The UNHRC’s own resolutions reveal this contradiction with almost embarrassing clarity: they recall the importance of universality and impartiality while simultaneously renewing the one mechanism that violates both. The hypocrisy is not subtle. It is structural, deliberate, and sustained.
The Council’s posture becomes even more untenable when it condemns Eritrea for “lack of cooperation,” despite openly acknowledging that its Special Rapporteur operates without access to the country and relies on unverified allegations. The UN demands cooperation to verify claims, but uses the absence of cooperation to justify relying on unverifiable claims. This is not a methodology; it is a circular logic that sustains the mandate by design.
The Special Rapporteur cannot enter Eritrea; therefore, the mandate must continue because the Special Rapporteur has not entered Eritrea. This is the kind of reasoning that would be dismissed in any serious investigative framework, yet it is treated as legitimate within the UNHRC because it serves a political purpose. The Council has created a system in which Eritrea’s refusal to validate a biased mechanism becomes the justification for perpetuating that mechanism indefinitely. It is a self-reinforcing loop, a bureaucratic ouroboros that feeds on its own logic.
Advocacy organizations like Human Rights Watch and Amnesty International, which are not neutral investigators but political actors with explicit agendas, reinforce this loop by lobbying the Council to maintain the mandate and celebrating when Eritrea’s attempts to end it are defeated. These organizations are not disinterested observers; they are participants in the political process, shaping narratives, influencing resolutions, and providing the very allegations that the UNHRC then cites as evidence.
The UNHRC, instead of conducting independent verification, outsources its fact-finding to NGOs whose mission is to keep the mandate alive. The result is a self-referential ecosystem in which allegations justify the mandate, the mandate justifies the allegations, and the absence of access is treated as evidence rather than a methodological failure. The UNHRC’s Eritrea file is not an independent assessment; it is a collaborative construction between the Council and advocacy groups, each reinforcing the other’s conclusions.
Even on substantive issues, the UNHRC’s posture is riddled with contradictions. The Council condemns Eritrea’s national service as inherently abusive, yet acknowledges that compulsory national service is legal under international law and that Eritrea’s own law caps service at eighteen months. It further acknowledges that the government justifies extensions based on security conditions, which is also permitted under international law.
But instead of situating Eritrea’s policies within the region’s unique security environment, a region marked by war, sanctions, and existential threats, the UNHRC treats Eritrea’s national service as an aberration. The same institution that accepts compulsory service in dozens of countries suddenly treats Eritrea’s version as illegitimate, not because of legal standards but because of political narratives that have hardened into dogma.
The UN’s selective outrage becomes even more glaring when it ignores the fact that Eritrea’s security doctrine was shaped by decades of invasion, occupation, and regional destabilization, conditions the UN itself failed to prevent or resolve. The institution that could not enforce its own boundary decisions now positions itself as the arbiter of Eritrea’s internal governance.
The UNHRC’s selective blindness extends to Africa’s own human-rights architecture. The Council routinely declares its commitment to regional complementarity, yet when the African Commission on Human and Peoples’ Rights reviews Eritrea, the UNHRC merely takes note and then proceeds to ignore African findings entirely. The Eritrea file remains Eurocentric in authorship, sponsorship, and framing, dominated by EU-led resolutions and Western advocacy groups. African agency is acknowledged only in ceremonial language, never in substantive influence.

DATA ENTRIES:
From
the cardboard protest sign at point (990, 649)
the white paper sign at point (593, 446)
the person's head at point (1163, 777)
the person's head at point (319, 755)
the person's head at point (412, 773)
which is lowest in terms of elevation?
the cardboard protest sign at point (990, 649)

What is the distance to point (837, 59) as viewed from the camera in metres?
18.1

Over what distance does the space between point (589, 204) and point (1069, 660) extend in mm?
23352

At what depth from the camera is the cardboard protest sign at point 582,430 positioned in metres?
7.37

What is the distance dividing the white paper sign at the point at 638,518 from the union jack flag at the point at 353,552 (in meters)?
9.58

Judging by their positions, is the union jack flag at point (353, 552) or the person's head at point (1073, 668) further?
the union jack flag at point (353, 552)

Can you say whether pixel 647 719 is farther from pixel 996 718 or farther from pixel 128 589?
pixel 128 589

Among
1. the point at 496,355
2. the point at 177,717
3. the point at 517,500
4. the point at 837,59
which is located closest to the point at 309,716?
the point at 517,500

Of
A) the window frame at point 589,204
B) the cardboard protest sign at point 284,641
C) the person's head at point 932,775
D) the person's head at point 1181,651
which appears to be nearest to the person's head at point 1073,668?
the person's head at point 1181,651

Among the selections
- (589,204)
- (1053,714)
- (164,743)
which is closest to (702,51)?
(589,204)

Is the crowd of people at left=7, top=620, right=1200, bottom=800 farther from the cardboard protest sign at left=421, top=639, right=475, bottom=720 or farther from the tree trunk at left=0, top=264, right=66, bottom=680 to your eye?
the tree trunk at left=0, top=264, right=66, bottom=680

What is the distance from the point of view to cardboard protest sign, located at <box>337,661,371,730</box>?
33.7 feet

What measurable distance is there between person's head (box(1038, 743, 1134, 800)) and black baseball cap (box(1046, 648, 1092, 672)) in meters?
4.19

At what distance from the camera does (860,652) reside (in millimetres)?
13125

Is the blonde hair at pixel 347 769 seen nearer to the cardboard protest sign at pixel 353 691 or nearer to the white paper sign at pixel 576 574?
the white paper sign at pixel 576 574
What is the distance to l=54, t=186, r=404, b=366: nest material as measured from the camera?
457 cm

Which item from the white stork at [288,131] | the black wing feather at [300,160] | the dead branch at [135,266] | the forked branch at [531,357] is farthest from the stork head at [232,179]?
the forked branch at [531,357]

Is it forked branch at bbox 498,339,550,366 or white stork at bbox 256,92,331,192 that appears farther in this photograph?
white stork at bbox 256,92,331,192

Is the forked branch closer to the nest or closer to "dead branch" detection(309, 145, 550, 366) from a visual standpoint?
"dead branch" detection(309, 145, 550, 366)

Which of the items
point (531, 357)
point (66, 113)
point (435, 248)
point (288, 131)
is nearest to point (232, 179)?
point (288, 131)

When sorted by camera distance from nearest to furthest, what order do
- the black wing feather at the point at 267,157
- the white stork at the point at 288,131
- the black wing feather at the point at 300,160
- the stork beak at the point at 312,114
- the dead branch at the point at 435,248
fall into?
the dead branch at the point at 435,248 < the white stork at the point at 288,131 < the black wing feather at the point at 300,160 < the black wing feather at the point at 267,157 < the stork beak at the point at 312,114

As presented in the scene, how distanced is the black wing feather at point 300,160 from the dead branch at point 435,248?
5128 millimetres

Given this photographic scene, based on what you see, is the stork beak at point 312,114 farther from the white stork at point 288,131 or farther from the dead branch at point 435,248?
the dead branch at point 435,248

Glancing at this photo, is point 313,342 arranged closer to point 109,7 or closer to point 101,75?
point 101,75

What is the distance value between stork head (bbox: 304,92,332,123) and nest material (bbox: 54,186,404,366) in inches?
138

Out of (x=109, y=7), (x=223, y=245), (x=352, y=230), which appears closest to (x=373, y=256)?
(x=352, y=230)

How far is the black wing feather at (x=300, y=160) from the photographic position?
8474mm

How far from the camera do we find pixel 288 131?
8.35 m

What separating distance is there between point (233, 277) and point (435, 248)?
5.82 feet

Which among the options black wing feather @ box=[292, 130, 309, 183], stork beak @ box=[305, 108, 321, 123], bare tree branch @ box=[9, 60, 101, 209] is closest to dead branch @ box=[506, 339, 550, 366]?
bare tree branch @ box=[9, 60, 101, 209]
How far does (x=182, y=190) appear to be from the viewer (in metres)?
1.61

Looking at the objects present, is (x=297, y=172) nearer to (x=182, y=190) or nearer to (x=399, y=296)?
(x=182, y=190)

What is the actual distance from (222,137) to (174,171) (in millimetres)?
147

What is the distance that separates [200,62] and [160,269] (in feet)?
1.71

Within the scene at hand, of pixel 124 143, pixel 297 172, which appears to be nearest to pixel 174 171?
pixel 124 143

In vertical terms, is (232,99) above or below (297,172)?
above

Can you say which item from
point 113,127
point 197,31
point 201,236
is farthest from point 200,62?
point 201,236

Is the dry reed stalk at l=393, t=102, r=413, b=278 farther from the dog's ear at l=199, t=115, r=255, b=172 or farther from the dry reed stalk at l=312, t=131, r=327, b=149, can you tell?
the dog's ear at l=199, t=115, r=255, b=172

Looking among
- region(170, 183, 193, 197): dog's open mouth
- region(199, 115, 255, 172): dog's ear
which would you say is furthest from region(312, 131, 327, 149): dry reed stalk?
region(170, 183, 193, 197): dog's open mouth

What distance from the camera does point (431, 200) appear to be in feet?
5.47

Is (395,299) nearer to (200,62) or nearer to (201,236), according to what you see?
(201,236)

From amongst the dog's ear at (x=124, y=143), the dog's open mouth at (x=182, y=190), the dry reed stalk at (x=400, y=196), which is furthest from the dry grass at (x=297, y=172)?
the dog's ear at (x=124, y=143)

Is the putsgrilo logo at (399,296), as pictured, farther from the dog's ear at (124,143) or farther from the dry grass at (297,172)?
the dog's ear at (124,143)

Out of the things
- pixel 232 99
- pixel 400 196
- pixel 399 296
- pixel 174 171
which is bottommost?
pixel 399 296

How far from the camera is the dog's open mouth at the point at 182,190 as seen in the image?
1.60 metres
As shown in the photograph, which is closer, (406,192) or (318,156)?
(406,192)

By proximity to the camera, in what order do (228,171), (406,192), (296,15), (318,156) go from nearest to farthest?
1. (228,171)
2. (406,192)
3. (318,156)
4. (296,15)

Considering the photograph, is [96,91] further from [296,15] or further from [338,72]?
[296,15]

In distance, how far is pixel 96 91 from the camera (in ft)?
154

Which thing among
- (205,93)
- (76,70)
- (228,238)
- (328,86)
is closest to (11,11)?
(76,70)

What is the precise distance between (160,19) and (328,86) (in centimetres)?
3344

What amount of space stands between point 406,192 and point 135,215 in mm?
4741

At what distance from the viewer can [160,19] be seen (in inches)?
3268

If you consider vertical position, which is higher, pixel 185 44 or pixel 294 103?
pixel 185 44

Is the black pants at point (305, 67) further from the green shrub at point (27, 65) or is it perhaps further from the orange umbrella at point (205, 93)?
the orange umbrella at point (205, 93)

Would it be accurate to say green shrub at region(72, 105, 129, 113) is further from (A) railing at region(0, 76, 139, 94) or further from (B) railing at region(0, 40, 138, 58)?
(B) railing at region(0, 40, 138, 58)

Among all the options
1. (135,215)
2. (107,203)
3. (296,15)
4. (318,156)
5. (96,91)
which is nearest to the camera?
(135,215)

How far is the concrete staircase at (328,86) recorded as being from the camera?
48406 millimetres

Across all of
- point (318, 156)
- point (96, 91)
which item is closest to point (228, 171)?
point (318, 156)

PROBLEM TO SOLVE: Carry the piece on the UN Human Rights Council's treatment of Eritrea forward from its last paragraph. The records were taken from a different source.

ANSWER FOR THIS EXERCISE:
The Council’s Eritrea narrative is frozen in time, repeating the same allegations year after year even as it acknowledges Eritrea’s engagement with UN mechanisms: ratifying the Convention on the Rights of Persons with Disabilities, participating in its fourth Universal Periodic Review, and undergoing review by the Committee on the Rights of the Child. These developments appear in the Rapporteur’s statements but vanish from the resolutions, which recycle the same language regardless of new facts. The UNHRC’s Eritrea file is not a living assessment but a static script, updated only in formatting, never in substance.
The UN insists that Eritrea faces systemic violations, yet it cannot demonstrate progress or regression because it has no access, no baseline metrics, and no year-to-year comparisons. A system that claims to monitor systemic issues but cannot measure them is not engaged in monitoring; it is engaged in narrative maintenance. The Eritrea file is not an evidence-based evaluation but a political artifact masquerading as a human-rights instrument.
The UN’s own failures in the Horn of Africa, from its paralysis during the Eritrea-Ethiopia border war to its inability to enforce its own boundary decisions, are never acknowledged in its human-rights discourse. Instead, the institution that failed to protect Eritrea’s sovereignty now positions itself as the arbiter of Eritrea’s internal governance. The irony is not lost on anyone who has followed the region’s history.
The UNHRC’s Eritrea narrative also reveals a deeper institutional pathology: the need for a permanent target to sustain the illusion of universality. A system that claims to treat all nations equally must periodically demonstrate its willingness to scrutinize countries outside the usual geopolitical adversaries. Eritrea, small, defiant, and unwilling to submit to external pressure, becomes the perfect candidate. It is politically safe to target, unlikely to retaliate diplomatically, and symbolically useful as evidence that the UNHRC does not exclusively focus on major powers or global rivals. Eritrea becomes the sacrificial example, the country that proves the Council’s supposed impartiality even as the process itself is anything but impartial.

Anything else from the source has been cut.